Ulrik Lindkvist

Personal information
- Date of birth: 5 March 1981 (age 44)
- Place of birth: Sunds, Denmark
- Height: 1.80 m (5 ft 11 in)
- Position: Defender

Youth career
- Sunds IF
- Ikast fS

Senior career*
- Years: Team / Apps / (Gls)
- 2000–2007: Midtjylland / 149 / (5)
- 2007–2010: AGF / 44 / (4)
- 2010–2011: Vejle / 15 / (0)
- 2011: Horsens / 2 / (0)

International career
- 1998: Denmark U19 / 1 / (0)
- 2002: Denmark U20 / 1 / (0)
- 2002: Denmark U21 / 1 / (0)

= Ulrik Lindkvist =

Danish footballer (born 1981)

Ulrik Lindkvist (born 5 March 1981), is a Danish retired professional football (soccer) player, who played as a defender. He played three games for various Danish youth national team selections.

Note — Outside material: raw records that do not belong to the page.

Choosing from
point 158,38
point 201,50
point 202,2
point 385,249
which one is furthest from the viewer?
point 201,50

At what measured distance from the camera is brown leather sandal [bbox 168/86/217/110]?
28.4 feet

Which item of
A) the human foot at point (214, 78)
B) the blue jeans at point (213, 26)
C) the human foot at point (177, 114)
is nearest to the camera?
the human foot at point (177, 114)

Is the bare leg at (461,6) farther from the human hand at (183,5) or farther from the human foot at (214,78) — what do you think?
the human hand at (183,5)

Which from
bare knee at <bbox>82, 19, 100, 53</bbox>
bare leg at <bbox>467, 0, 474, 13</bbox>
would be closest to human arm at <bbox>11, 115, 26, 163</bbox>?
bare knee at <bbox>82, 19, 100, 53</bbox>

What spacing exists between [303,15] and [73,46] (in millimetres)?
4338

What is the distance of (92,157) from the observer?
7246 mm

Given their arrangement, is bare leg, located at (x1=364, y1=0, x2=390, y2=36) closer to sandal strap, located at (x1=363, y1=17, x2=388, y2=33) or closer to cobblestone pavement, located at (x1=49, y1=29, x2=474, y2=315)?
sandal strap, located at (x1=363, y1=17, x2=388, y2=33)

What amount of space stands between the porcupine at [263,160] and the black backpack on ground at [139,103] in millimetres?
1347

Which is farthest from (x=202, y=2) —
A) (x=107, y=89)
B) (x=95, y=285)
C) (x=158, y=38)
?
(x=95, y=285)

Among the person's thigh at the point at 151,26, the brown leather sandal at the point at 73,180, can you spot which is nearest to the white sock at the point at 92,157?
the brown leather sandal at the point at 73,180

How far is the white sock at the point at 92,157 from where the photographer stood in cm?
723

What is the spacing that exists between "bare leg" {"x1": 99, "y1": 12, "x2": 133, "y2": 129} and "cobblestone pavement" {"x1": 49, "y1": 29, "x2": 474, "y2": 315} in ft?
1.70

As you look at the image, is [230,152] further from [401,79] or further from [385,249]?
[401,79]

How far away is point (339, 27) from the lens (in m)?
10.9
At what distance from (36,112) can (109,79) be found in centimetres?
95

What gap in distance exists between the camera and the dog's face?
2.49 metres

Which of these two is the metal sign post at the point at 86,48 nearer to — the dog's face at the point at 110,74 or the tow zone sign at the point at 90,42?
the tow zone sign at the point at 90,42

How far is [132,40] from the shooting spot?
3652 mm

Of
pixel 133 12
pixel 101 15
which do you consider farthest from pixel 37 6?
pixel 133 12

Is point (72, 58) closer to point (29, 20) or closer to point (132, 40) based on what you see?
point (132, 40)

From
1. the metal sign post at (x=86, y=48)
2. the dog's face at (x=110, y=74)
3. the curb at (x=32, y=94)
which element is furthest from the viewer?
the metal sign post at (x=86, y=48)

Lindkvist played for FC Midtjylland (FCM), and he is a product of the youth work in the club. He mostly plays the position of left back, although he can play almost every position on the field. He prefers to play in the right side, in more attacking positions of the field.

In July 2010 he made a transfer to Vejle in the Danish First Division.